1 research outputs found
Architectural support for persistent memory systems
The long stated vision of persistent memory is set to be realized with the release of
3D XPoint memory by Intel and Micron. Persistent memory, as the name suggests,
amalgamates the persistence (non-volatility) property of storage devices (like disks)
with byte-addressability and low latency of memory. These properties of persistent
memory coupled with its accessibility through the processor load/store interface enable
programmers to design in-memory persistent data structures.
An important challenge in designing persistent memory systems is to provide support
for maintaining crash consistency of these in-memory data structures. Crash consistency
is necessary to ensure the correct recovery of program state after a crash. Ordering
is a primitive that can be used to design crash consistent programs. It provides
guarantees on the order of updates to persistent memory. Atomicity can also be used
to design crash consistent programs via two primitives. First, as an atomic durability
primitive which guarantees that in the presence of system crashes updates are made
durable atomically, which means either all or none of the updates are made durable.

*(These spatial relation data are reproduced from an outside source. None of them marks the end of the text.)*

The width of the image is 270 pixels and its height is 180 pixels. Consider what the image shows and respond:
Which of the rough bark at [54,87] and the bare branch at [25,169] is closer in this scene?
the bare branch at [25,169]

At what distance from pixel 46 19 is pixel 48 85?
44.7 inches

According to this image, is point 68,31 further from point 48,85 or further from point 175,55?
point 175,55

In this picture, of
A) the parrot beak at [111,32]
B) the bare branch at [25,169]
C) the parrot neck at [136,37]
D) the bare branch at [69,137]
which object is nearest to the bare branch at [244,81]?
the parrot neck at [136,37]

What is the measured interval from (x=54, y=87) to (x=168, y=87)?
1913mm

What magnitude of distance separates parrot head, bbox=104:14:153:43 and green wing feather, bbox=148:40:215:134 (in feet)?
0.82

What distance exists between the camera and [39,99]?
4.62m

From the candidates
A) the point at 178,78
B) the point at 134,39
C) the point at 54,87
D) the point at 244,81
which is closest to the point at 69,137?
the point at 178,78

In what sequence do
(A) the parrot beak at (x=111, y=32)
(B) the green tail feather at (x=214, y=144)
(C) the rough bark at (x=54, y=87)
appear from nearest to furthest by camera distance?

Second, in the form of ACID transactions that guarantee atomic visibility and atomic
durability.
Existing systems do not support ordering, let alone atomic durability or ACID.
In fact, these systems implement various performance enhancing optimizations that
deliberately reorder updates to memory. Moreover, software in these systems cannot
explicitly control the movement of data from volatile cache to persistent memory.

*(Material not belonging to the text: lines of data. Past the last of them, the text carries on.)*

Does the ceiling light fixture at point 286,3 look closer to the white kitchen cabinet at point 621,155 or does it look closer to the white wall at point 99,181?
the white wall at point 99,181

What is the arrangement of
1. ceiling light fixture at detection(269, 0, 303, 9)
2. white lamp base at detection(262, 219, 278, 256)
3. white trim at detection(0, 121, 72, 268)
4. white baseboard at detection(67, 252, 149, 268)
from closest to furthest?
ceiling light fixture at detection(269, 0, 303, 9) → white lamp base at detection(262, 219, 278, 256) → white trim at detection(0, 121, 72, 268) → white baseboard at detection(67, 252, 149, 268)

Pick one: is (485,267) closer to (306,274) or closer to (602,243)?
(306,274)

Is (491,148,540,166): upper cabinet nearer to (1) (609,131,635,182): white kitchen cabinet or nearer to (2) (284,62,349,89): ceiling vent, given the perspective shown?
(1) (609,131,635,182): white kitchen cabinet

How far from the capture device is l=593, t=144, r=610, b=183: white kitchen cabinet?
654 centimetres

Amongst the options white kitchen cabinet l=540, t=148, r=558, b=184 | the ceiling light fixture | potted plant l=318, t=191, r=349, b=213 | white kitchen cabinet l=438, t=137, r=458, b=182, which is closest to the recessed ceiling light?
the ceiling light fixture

Therefore, any ordering requirement has to be enforced synchronously which degrades
performance because program execution is stalled waiting for updates to reach persistent
memory. This thesis aims to provide the design principles and efficient implementations
for three crash consistency primitives: ordering, atomic durability and ACID
transactions.
A set of persistency models have been proposed recently which provide support for
the ordering primitive. This thesis extends the taxonomy of these models by adding
buffering, which allows the hardware to enforce ordering in the background, as a new
layer of classification. It then goes on show how the existing implementation of a
buffered model degenerates to a performance inefficient non-buffered model because
of the presence of conflicts and proposes efficient solutions to eliminate or limit the
impact of these conflicts with minimal hardware modifications. This thesis also proposes
the first implementation of a buffered model for a server class processor with
multi-banked caches and multiple memory controllers.
Write ahead logging (WAL) is a commonly used approach to provide atomic durability.

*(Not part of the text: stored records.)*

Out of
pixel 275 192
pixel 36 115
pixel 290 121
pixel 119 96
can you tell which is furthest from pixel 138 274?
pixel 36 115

This thesis argues that existing implementations ofWAL in software are not only
inefficient, because of the fine grained ordering dependencies, but also waste precious
execution cycles to implement a fundamentally data movement task. It then proposes
ATOM, a hardware log manager based on undo logging that performs the logging operation
out of the critical path. This thesis presents the design principles behind ATOM
and two techniques that optimize its performance. These techniques enable the memory
controller to enforce fine grained ordering required for logging and to even perform
logging in some cases. In doing so, ATOM significantly reduces processor stall cycles
and improves performance.
The most commonly used abstraction employed to atomically update persistent
data is that of durable transactions with ACID (Atomicity, Consistency, Isolation
and Durability) semantics that make updates within a transaction both visible and
durable atomically. As a final contribution, this thesis tackles the problem of providing
efficient support for durable transactions in hardware by integrating hardware
support for atomic durability with hardware transactional memory (HTM). It proposes
DHTM (durable hardware transactional memory) in which durability is considered as
a first class design constraint. DHTM guarantees atomic durability via hardware redo-logging,
and integrates this logging support with a commercial HTM to provide atomic
visibility. Furthermore, DHTM leverages the same logging infrastructure to extend the
supported transaction size, from being L1-limited to the LLC, with minor changes to
the coherence protocol